According to the POSIX specification, tcsetpgrp
can cause SIGTTOU
to be sent to the group of the calling process if it is a background process.
However I can't understand if in such case the foreground group is changed.
Also, if the foreground group is actually changed despite the signal generation, I wonder what happens to the session and to the terminal if the new foreground group is the one that is going to receive the SIGTTOU
.
TL:DR:
No the foreground group does not change. This makes sense since the signal is supposed to be sent when the process is changing a setting on the terminal -- an output operation.

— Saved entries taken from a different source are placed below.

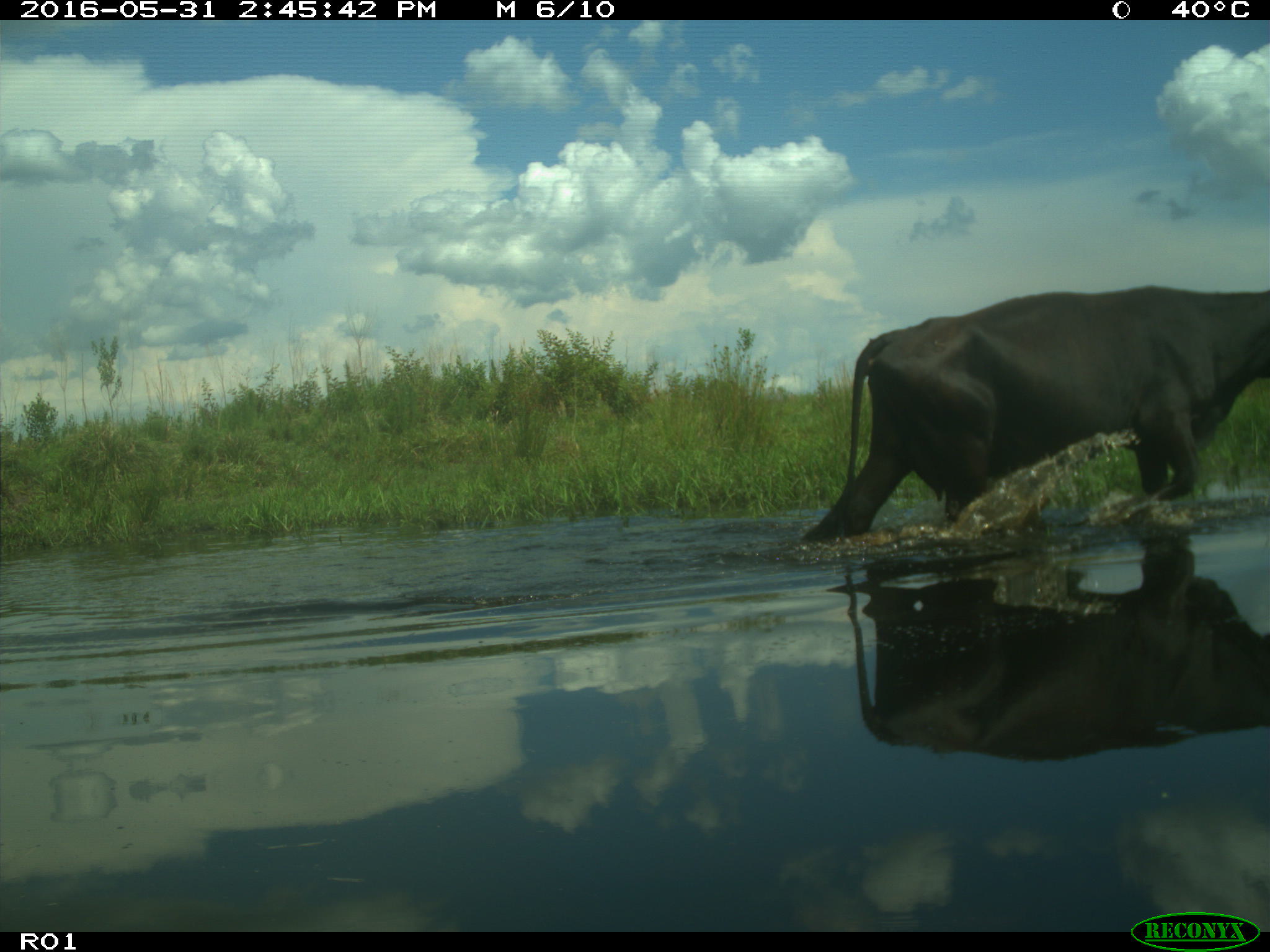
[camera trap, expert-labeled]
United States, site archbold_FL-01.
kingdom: Animalia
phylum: Chordata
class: Mammalia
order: Artiodactyla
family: Bovidae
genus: Bos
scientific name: Bos taurus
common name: domestic cow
Bos taurus (domestic cow).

The signal would also not be delivered to the process (now the foreground group) if the change succeeded, because then it could get stuck without someone to send SIGCONT.
Longer answer:
A simple example:
#include <unistd.h>
#include <errno.h>
#include <string.h>
#include <stdio.h>
#include <stdlib.h>
#include <fcntl.h>
#include <signal.h>
void sig(int signo) {
const char* msg = strsignal(signo); // XXX: Not async-signal-safe.

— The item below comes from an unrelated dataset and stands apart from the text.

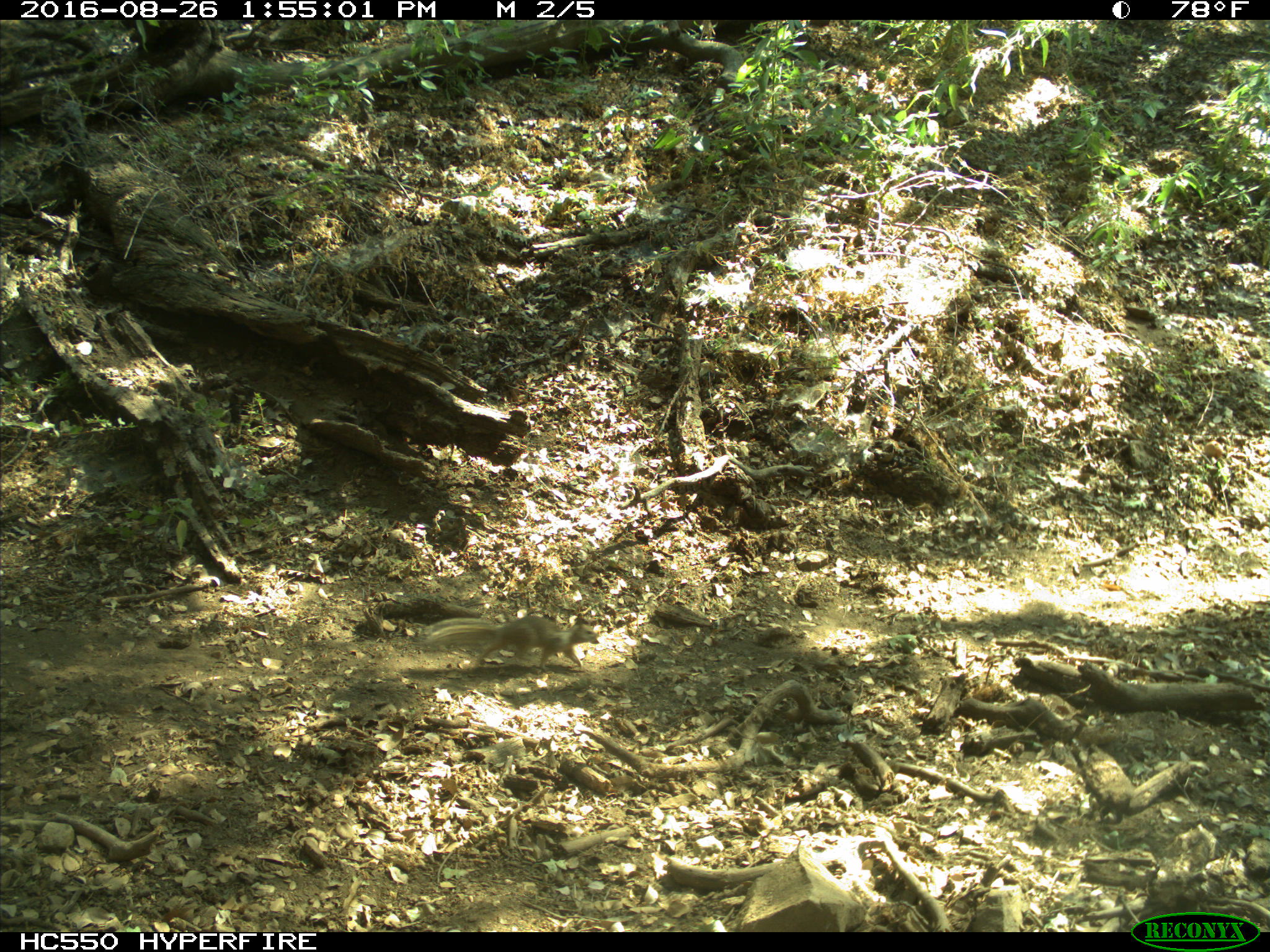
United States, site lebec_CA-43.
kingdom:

write(STDOUT_FILENO, msg, strlen(msg));
write(STDOUT_FILENO, "\n", 1);
}
int main() {
char cntl_tty[L_ctermid];
ctermid(cntl_tty);
signal(SIGTTOU, sig);
signal(SIGCONT, sig);
int fd = open(cntl_tty, O_RDONLY);
if (fd == -1) {
perror("open");
exit(1);
}
if (tcsetpgrp(fd, getpgrp()) == -1) {
perror("tcsetpgrp");
} else {
puts("foregrounded");
}
return 0;
}
When this code is started as a background process and SIGTTOU
is handled, this loops forever printing that the signal is received. The perror
is never called, which implies that the kernel restarts the system call. Sending SIGCONT
does not matter. The foregrounding never succeeds. However when foregrounding the code through the shell, "foregrounded" is printed as expected.
When the signal disposition for SIGTTOU
is changed to SIG_IGN
, "foregrounded" is printed immediately.